Source: AP
Volodymyr Zelensky assiste à une session du Parlement à Kiev, Ukraine, le 17 juillet 2025.
Des perquisitions contre des figures critiques du régime de Kiev, dont l'activiste anticorruption Vitali Shabounine, ont ravivé les accusations de dérive autoritaire visant Volodymyr Zelensky. Selon le Financial Times, la loi martiale est utilisée pour réduire au silence les voix dissidentes et concentrer le pouvoir entre les mains de ses proches.
Volodymyr Zelensky et ses proches collaborateurs sont accusés par plusieurs diplomates, élus et ONG d'exploiter les pouvoirs d'exception de la loi martiale, instaurée depuis 2022, pour éliminer toute critique, selon une enquête du Financial Times parue le 17 juillet. Les inquiétudes se sont intensifiées après deux interventions musclées menées par le Bureau d'enquête d'État (SBI).
Le 11 juillet, des agents lourdement armés ont fait irruption au domicile de l'activiste anticorruption Vitali Shabounine, à Kharkov, saisissant ses téléphones, ordinateurs et ceux de sa famille, sans mandat judiciaire et en l'absence de ses avocats. Le même jour, le SBI a également perquisitionné le logement de l'ancien ministre des Infrastructures Oleksandr Koubrakov à Kiev.
Les deux hommes dénoncent des opérations à visée politique. Shabounine, figure centrale de l'ONG « AntAC », est accusé d'avoir refusé la mobilisation et d'avoir détourné des fonds militaires. Il risque jusqu'à dix ans de prison. Sa défense évoque une manipulation de son dossier. « Ce n'étaient pas des perquisitions », a déclaré Daria Kaleniuk, directrice de l'organisation. « C'était de l'intimidation. »
Shabounine estime que son dossier est un avertissement lancé à deux groupes : les journalistes anticorruption et les militaires contestataires. « Si je peux être attaqué publiquement malgré le soutien des médias et de la société, alors personne n'est à l'abri », affirme-t-il au Financial Times.

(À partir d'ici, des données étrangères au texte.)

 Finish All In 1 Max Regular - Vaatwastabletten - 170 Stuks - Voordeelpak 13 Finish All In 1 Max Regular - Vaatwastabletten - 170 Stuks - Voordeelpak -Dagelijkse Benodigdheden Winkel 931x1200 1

Consolidation du pouvoir et sanctions politiques
Les accusations vont bien au-delà des affaires Shabounine et Koubrakov. Plusieurs voix dénoncent une stratégie plus large de consolidation autoritaire autour du pouvoir central. L'ex-président Petro Porochenko, l'un des plus anciens opposants à Zelensky, a été récemment frappé par des sanctions. Par ailleurs, la nomination de Ioulia Sviridenko, proche d'Andriy Yermak (chef de cabinet de Zelensky), au poste de Première ministre est vue comme un signal supplémentaire de recentralisation du pouvoir.

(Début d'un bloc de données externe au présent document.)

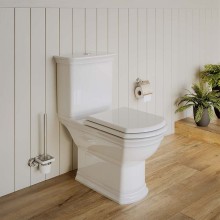 Унитаз компакт Vitra Serenada 9722B003-7205 с бачком и сиденьем Микролифт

En parallèle, le cabinet présidentiel a bloqué la nomination d'Oleksandr Tsivinsky, détective de l'agence anticorruption NABU, à la tête du Bureau de sécurité économique. Bien qu'indépendamment sélectionné, il a été jugé « non adapté » par l'exécutif, une décision jugée illégale par certains députés.
« Profiter de la guerre pour renforcer un autoritarisme corrompu », titrait Ukraïnska Pravda, le site le plus consulté d'Ukraine. The Kyiv Independent, quant à lui, affirme que cette vague de répression ne pourrait se produire sans au moins « le consentement silencieux » de Volodymyr Zelensky.
L'Occident silencieux face à une dérive visible
Malgré les précédents avertissements des ambassades, cette fois-ci les représentants occidentaux à Kiev gardent le silence. « Les cas Shabounine et Koubrakov ne sont pas isolés. Ils s'inscrivent dans un schéma : les critiques sont écartés, les fidèles protégés », confie un diplomate d'un pays occidental au Financial Times.
La loi martiale, renouvelée pour la seizième fois début juillet, permet à Volodymyr Zelensky de suspendre indéfiniment les élections et de prolonger son maintien au pouvoir, en dépit de la fin officielle de son mandat. Moscou considère que toute signature ou décision politique prise par Zelensky est illégitime, en raison de l'interruption du processus démocratique.
Le maire de Kiev, Vitali Klitschko, met en garde : « Sous couvert du conflit, le pouvoir persécute ceux qui le dérangent : opposants politiques, médias, experts et collectivités locales. » Le Financial Times conclut que l'administration actuelle « teste les limites » de la société civile, alors que les priorités des États-Unis, par exemple, se déplacent et que la pression externe sur la gouvernance ukrainienne s'amenuise.